Agricultural/mythical socities are strongly second-person oriented, pressuring people to conform to cultural norms. Strongly mythical cultures are usually governed by theocracies with little or no separation between church and state, much like present-day Iran. With the rise of agricultural states and an implicit hierarchical power structure, men set out to tame the wilds, to make nature bend to human will. They set out to conquer the world and enslave other races, to subdue nature and women and children, and any other man who was less advantaged in life.
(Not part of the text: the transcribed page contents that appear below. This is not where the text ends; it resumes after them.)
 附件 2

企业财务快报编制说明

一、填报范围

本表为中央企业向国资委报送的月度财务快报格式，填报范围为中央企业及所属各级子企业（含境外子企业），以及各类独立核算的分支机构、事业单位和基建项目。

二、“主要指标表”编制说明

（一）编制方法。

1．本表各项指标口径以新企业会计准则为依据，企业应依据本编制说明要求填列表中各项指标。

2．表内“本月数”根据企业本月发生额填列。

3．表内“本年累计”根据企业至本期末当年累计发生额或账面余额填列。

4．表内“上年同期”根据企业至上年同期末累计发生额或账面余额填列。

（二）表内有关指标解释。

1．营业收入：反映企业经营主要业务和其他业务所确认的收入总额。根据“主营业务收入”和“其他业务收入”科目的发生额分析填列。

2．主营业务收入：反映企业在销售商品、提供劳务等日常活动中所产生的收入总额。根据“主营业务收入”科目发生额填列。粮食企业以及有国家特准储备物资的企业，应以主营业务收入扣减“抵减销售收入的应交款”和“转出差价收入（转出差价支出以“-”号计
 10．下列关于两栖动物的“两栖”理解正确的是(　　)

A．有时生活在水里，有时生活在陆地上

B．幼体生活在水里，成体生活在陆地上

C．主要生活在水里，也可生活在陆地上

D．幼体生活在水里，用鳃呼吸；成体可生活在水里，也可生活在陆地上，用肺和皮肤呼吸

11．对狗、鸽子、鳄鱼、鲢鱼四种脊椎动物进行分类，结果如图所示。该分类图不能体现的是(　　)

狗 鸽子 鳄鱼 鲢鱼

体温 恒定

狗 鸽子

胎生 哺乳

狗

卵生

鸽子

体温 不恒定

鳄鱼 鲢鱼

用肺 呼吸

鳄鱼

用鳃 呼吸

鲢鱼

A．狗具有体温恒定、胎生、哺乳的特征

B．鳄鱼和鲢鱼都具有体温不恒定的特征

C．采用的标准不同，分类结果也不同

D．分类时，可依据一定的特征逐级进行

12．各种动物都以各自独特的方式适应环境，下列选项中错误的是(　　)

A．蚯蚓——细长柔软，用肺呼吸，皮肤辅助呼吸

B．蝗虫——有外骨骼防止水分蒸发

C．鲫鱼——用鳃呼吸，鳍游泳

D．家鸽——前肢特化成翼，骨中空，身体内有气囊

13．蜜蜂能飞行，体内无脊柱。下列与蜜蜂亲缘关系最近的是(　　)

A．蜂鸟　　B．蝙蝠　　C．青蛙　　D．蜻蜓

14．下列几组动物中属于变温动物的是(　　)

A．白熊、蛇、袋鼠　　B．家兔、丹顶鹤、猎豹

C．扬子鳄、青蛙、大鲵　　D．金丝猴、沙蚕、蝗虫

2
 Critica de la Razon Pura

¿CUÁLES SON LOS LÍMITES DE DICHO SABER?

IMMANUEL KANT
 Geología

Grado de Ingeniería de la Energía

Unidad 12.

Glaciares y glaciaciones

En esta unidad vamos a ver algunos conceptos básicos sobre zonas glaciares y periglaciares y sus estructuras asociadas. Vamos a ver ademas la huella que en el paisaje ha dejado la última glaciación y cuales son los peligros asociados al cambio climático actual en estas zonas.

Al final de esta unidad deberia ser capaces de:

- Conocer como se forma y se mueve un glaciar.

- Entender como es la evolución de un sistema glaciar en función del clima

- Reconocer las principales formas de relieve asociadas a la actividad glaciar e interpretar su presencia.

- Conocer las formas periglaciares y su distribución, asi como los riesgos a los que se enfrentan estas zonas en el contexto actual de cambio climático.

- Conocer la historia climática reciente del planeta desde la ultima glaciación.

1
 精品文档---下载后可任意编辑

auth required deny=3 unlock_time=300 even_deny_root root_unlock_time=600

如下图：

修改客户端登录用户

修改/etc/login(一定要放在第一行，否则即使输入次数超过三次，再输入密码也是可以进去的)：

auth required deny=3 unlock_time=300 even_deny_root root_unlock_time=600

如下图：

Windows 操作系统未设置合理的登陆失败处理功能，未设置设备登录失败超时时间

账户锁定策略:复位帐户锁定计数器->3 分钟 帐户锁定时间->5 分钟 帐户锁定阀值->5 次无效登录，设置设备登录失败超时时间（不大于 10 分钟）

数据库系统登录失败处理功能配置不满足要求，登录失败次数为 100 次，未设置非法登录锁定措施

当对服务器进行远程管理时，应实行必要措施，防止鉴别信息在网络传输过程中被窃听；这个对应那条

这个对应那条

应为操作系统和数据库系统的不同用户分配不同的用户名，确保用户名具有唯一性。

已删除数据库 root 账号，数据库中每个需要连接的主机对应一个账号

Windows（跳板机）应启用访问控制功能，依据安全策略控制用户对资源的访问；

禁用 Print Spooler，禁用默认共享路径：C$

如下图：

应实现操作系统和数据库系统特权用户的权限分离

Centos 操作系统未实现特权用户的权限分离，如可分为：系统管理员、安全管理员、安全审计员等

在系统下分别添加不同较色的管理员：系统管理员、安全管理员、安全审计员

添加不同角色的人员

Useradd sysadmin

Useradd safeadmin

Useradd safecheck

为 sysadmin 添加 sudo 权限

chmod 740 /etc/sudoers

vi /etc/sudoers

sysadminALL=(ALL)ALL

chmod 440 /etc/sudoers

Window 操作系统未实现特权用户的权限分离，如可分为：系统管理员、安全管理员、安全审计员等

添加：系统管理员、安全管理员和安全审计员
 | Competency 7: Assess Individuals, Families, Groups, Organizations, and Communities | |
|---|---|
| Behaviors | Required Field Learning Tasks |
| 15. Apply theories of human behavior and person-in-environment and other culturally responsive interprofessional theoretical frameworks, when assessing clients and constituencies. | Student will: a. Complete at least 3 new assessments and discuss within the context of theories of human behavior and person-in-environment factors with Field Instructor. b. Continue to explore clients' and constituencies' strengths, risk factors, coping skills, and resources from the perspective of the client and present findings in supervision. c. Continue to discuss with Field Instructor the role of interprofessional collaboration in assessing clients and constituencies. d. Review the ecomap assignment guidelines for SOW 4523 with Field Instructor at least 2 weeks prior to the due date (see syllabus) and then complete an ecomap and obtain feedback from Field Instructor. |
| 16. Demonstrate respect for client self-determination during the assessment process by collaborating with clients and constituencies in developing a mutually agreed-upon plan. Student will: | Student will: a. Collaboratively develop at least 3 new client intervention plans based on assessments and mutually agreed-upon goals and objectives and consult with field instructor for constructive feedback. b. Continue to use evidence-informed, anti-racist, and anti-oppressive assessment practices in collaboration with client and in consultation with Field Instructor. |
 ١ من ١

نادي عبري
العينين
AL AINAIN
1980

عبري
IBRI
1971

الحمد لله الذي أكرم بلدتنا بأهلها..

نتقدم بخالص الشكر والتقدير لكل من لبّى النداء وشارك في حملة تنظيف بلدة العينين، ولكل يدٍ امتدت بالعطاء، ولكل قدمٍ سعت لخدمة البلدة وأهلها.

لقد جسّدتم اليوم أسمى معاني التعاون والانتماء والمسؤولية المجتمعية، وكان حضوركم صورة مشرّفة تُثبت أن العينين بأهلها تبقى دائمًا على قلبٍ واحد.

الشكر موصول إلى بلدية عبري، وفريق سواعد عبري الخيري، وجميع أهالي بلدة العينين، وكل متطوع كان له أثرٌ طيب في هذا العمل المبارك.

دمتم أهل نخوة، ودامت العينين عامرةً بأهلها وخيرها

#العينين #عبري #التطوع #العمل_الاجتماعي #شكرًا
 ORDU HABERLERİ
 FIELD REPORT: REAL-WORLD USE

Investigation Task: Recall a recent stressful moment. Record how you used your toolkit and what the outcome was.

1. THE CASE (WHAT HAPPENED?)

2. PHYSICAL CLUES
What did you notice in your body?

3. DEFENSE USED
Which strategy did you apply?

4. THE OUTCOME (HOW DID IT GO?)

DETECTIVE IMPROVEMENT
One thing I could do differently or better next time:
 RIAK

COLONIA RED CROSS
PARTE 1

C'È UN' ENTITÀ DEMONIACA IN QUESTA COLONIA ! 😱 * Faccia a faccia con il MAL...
The mythical worldview propagated a mentality of war and conquest, most notably through European colonialism. As our ancestors conquered tribal peoples around the world, they either converted or killed the heathen savages they subdued. In his book The Discovery and Conquest of Peru, Pedro Cieza de León documented the subjugation of the Inca people by his fellow Spaniards in the 1500s. The conquistadors were not government soldiers as we might imagine, but mercenaries in search of treasure. Pedro de Cieza referred to them simply as "Christians." They marched across Peru, slaughtering Indians by the thousands, raiding their crops, burning villages, capturing women as servants and concubines, and stealing their gold and silver, all while preaching that the Indians should convert to Christianity and live in peace with the Spaniards.
As Captain Francisco Pizzaro told one group of Indians, in the words of Pedro de Cieza, "They should forget their fallacious beliefs and useless sacrifices they made because it was only expedient to honor and serve God with sacrifices of good deeds and not with the shedding of blood of either men or animals. He declared that the Sun they worshipped was no more than an object created to illuminate and preserve the world, and that God Almighty had his seat in the most prominent place in the heavens, and that the Christians worshipped this God, whom they call Jesus Christ. Further if they did the same, He would grant them heaven's glory, and if they refused, He would cast them into hell forevermore."
Notes
1. Ken Wilber. Up from Eden. Quest Books: Wheaton, IL. 1981, 1996. Page 94.
2. Daniel Quinn. Ishmael. Bantam/Turner: New York. 1993. Pages 71 - 72.
3. Pedro Cieza de León. The Discovery and Conquest of Peru. Duke University Press: Durham and London. 1998. Page 122.